---- Entries

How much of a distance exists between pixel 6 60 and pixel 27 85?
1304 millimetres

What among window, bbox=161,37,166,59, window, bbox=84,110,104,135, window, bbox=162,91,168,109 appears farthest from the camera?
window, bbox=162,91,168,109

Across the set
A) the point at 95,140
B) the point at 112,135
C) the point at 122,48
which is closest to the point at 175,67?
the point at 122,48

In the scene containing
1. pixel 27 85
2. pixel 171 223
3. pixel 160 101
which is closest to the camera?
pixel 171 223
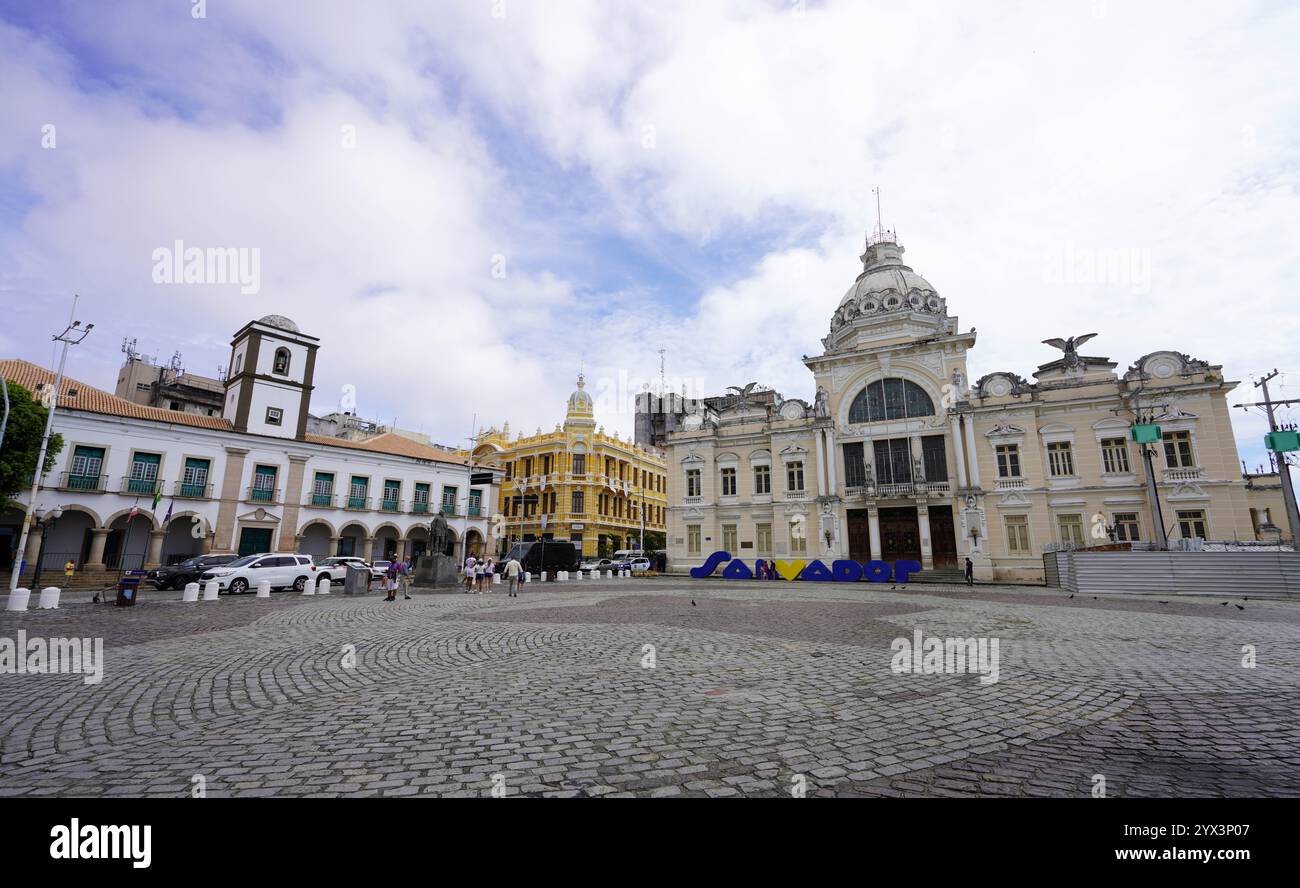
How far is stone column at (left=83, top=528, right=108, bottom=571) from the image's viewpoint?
2623 cm

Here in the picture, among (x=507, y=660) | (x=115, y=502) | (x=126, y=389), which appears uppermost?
(x=126, y=389)

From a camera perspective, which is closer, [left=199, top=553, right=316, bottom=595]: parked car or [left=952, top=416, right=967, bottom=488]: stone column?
[left=199, top=553, right=316, bottom=595]: parked car

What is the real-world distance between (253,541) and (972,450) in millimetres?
41935

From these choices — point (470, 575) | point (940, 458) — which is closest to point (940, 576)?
point (940, 458)

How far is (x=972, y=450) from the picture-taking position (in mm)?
31891

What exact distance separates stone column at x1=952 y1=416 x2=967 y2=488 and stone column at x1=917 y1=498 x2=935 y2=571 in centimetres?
229

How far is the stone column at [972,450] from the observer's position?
31500mm

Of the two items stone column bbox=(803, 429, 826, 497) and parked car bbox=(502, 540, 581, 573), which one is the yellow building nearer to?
parked car bbox=(502, 540, 581, 573)

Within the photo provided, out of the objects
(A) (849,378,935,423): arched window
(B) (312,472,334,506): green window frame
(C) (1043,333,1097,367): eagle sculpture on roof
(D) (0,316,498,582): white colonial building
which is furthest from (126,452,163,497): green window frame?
(C) (1043,333,1097,367): eagle sculpture on roof

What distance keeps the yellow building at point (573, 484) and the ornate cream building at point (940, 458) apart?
420 inches
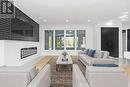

--------

Task directions:
Select every line of the records above that contains the word "What", treating uppercase and lowercase as different.

The solution:
What among window, bbox=161,37,166,59, window, bbox=84,110,104,135, window, bbox=162,91,168,109 appears farthest from the camera?
What is the real-world distance between (253,541) and (972,450) in millimetres?
What exact distance separates stone column at x1=952 y1=416 x2=967 y2=488 and stone column at x1=917 y1=498 x2=935 y2=571 in centimetres?
What distance keeps the yellow building at point (573, 484) and the ornate cream building at point (940, 458) apart?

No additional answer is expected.